# TASK BRIEF
Every line from the start of the records below to the line containing "common name: steller's jay" should be retyped exactly, that line included, and no others.

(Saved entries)
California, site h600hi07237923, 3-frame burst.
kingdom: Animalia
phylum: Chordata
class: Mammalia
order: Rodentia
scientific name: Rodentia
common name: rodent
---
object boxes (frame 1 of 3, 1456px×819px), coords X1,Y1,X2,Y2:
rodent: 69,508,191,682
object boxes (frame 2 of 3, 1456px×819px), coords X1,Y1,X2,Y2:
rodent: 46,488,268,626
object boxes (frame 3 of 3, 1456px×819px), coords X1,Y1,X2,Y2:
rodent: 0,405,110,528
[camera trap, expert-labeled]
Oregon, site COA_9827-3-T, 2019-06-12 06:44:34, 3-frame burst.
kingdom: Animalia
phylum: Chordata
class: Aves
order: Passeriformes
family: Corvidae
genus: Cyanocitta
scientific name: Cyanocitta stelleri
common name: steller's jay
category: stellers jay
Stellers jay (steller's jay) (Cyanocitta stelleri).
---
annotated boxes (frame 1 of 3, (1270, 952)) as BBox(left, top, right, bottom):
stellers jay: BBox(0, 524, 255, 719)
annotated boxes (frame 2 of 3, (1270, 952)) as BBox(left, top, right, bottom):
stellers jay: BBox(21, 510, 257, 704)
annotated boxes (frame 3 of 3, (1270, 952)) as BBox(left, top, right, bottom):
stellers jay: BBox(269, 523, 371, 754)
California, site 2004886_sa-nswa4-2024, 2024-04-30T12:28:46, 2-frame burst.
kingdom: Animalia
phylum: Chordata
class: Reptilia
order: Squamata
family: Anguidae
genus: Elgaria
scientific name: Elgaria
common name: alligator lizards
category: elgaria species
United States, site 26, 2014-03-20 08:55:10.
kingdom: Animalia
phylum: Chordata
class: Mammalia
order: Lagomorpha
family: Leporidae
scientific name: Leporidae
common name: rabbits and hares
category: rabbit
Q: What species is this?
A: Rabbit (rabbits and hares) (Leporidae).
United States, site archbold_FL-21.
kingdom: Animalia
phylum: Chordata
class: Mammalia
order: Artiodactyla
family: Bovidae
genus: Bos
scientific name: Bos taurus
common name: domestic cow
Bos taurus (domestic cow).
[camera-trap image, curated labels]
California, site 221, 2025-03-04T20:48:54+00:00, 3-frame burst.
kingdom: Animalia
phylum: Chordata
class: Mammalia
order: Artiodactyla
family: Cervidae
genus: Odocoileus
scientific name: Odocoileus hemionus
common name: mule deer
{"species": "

# OUTPUT FOR THIS TASK
California, site h600hi07237923, 3-frame burst.
kingdom: Animalia
phylum: Chordata
class: Mammalia
order: Rodentia
scientific name: Rodentia
common name: rodent
---
object boxes (frame 1 of 3, 1456px×819px), coords X1,Y1,X2,Y2:
rodent: 69,508,191,682
object boxes (frame 2 of 3, 1456px×819px), coords X1,Y1,X2,Y2:
rodent: 46,488,268,626
object boxes (frame 3 of 3, 1456px×819px), coords X1,Y1,X2,Y2:
rodent: 0,405,110,528
[camera trap, expert-labeled]
Oregon, site COA_9827-3-T, 2019-06-12 06:44:34, 3-frame burst.
kingdom: Animalia
phylum: Chordata
class: Aves
order: Passeriformes
family: Corvidae
genus: Cyanocitta
scientific name: Cyanocitta stelleri
common name: steller's jay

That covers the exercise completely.